GLSL inline assembly

What about adding inline assembly in GLSL?
In that way, we no longer needs GL_ARB_vertex_program and GL_ARB_fragment program and there extensions.

since every chip executes shaders in another way you would still need an translator between, this also would’nt result in great performance improvements…

The ARB doesn’t want to support low level shaders.
Besides, why mix the two?

But in the long run, you may need it. For example, the CPUs have a lot of programming flexibility, but the modern compilers still support inline assembly for some extended instructions like MMX, SSE, SSE2, 3DNOW and so on. Which can’t be achieved using common high-level language. The assembly language itself may not be defined by the ARB, it can be defined by the hardware vendors. The ARB only gives an “asm” keyword for the GLSL specification. (The current GLSL specification says “asm” is a reserved keyword)

Look at what Nvidia is doing. They have their own GPU features and they expose it in GLSL with their Cg extensions.

But in the long run, you may need it. For example, the CPUs have a lot of programming flexibility, but the modern compilers still support inline assembly for some extended instructions like MMX, SSE, SSE2, 3DNOW and so on. Which can’t be achieved using

Hello - shaders are quite different than normal CPU executables.
Beside that look what this made to the x86 architecure - with a new, clear design we could get twice as much performance out of the same amount silizium used.
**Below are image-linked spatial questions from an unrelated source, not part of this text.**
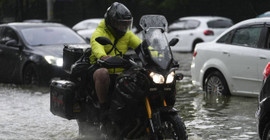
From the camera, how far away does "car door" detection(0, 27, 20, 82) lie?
1452cm

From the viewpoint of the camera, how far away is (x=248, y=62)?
1079 centimetres

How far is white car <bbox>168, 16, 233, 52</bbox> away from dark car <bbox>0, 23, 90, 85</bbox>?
403 inches

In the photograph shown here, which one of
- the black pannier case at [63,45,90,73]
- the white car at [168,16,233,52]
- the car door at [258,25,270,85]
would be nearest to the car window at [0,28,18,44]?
the car door at [258,25,270,85]

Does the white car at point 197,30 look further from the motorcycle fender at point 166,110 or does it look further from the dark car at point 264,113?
the motorcycle fender at point 166,110

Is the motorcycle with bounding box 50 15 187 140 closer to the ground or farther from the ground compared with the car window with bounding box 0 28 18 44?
farther from the ground

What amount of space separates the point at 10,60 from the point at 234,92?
5866 millimetres

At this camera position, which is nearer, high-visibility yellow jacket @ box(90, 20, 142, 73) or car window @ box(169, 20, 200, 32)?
high-visibility yellow jacket @ box(90, 20, 142, 73)

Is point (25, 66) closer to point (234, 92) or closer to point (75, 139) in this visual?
point (234, 92)

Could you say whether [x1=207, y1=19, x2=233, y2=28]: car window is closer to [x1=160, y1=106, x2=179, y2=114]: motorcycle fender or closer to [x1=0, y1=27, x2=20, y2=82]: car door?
[x1=0, y1=27, x2=20, y2=82]: car door

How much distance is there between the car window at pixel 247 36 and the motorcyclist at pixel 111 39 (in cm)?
412

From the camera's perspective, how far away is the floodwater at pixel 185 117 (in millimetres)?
8234

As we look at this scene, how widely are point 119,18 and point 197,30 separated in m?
18.1

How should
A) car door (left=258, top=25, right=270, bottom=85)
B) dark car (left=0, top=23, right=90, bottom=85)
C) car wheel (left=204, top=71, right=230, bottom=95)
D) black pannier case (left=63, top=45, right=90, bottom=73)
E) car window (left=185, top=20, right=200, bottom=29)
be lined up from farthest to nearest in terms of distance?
car window (left=185, top=20, right=200, bottom=29), dark car (left=0, top=23, right=90, bottom=85), car wheel (left=204, top=71, right=230, bottom=95), car door (left=258, top=25, right=270, bottom=85), black pannier case (left=63, top=45, right=90, bottom=73)

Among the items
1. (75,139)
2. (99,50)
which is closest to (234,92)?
(75,139)
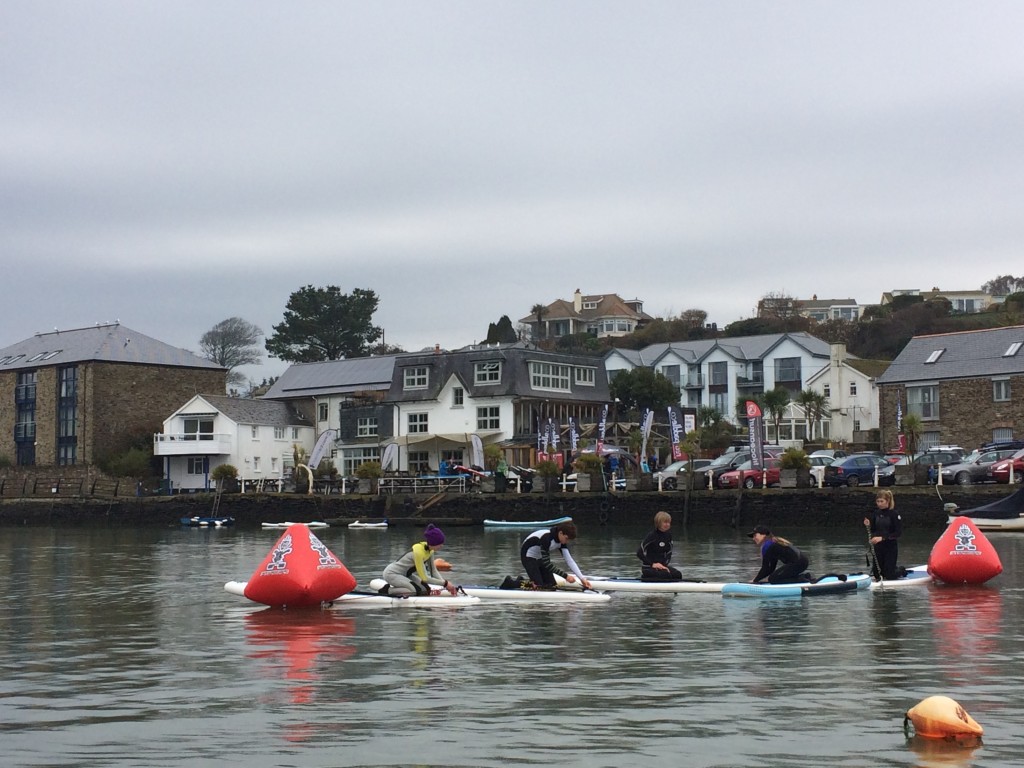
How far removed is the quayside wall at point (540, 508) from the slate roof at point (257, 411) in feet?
45.5

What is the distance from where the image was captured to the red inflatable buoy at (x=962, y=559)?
26875 millimetres

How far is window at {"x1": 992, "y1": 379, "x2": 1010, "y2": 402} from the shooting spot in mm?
74500

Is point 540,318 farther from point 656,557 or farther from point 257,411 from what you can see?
point 656,557

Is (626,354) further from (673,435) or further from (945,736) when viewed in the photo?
(945,736)

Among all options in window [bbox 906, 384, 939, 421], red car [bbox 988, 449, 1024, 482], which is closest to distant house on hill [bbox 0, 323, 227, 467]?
window [bbox 906, 384, 939, 421]

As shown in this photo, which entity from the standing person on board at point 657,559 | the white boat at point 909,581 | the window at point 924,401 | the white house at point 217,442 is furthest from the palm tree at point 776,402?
the standing person on board at point 657,559

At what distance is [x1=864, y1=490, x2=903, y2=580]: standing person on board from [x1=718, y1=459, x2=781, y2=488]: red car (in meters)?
29.6

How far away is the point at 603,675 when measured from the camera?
1661 centimetres

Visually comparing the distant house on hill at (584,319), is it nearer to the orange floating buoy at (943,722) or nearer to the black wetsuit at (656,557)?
the black wetsuit at (656,557)

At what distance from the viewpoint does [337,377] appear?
98.9 meters

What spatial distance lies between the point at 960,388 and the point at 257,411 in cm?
4809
If opengl would specify low-level assembler GPU designers could not redefine the way their GPUs work, they alsways would need to stay compatible -> compatibility kills inovation!

With GLSL they can just recompile your GLSL-code to the new gpu-assembly and everything works fine again at double speed.

lg Clemens

If opengl would specify low-level assembler GPU designers could not redefine the way their GPUs work, they alsways would need to stay compatible
Not true. Even ARB_vertex/fragment_programs are “compiled” into hardware instructions. Nobody is forcing them to actually have hardware that mirrors the assembly, and in several cases (3DLabs, for instance), they do not have what the assembly language looks like.

In any case, the primary impetus for having inline assembly are dealing with platform-specific performance tweaking. And this is usually because, quite frankly, glslang compilers suck at optimizing. As long as humans can do a better job than the compiler, there is a need for inline assembly (or assembly in general).

compatibility kills inovation!
That’s not true at all. Look how innovative Intel and AMD have become in disguising the true nature of their hardware, and in rapidly translating x86 instructiosn into their real hardware instructions. Do you think it’s easy to come up with a high-performing chip that processes x86 instructions?

Granted, it may not be innovative in the direction you want to go, but it is still innovative :wink:

and in several cases (3DLabs, for instance), they do not have what the assembly language looks like.
They could but they decided to concentrate on GLSL, so they have a good compiler.

Hi again!

In any case, the primary impetus for having inline assembly are dealing with platform-specific performance tweaking. And this is usually because, quite frankly, glslang compilers suck at optimizing. As long as humans can do a better job than the compiler, there is a need for inline assembly (or assembly in general).

Well, then its an implementation problem, not a problem by design :wink:
Well, of course I understand your idea, and maybe we had an impedance-mismatch cause I ment hardware-assembler and you ment something like assembler-like instructions that are translated to gpu-instructions at runtime, right?
Maybe I misunderstood you at all…

That’s not true at all. Look how innovative Intel and AMD have become in disguising the true nature of their hardware, and in rapidly translating x86 instructiosn into their real hardware instructions. Do you think it’s easy to come up with a high-performing chip that processes x86 instructions?

Well, the instructions-decoders and low-level code optimizers require a large part of their die, leading to higher costs and higher (!!) power consumption.
Another fact is that thanks to x86 compatibility you cannot guarantee how your code will be optimized.
You create an assembly optimized for Pentium3 (short load/store times, maximum possible paralell execution), run it on P4 and it completly sucks, although the CPU looks completly equal to the program. The same was true for PMMX->P2 (==P3).
With a more advanced assembly set like the Itanium has such operations would be much better to maintain.

However, peace on earth :wink:

lg Clemens

Well, then its an implementation problem, not a problem by design :wink:
I don’t quite accept that. Many people, myself included, were concerned that glslang would be difficult to implement back when it was being discussed. Apparently our concerns were justified, for here we are.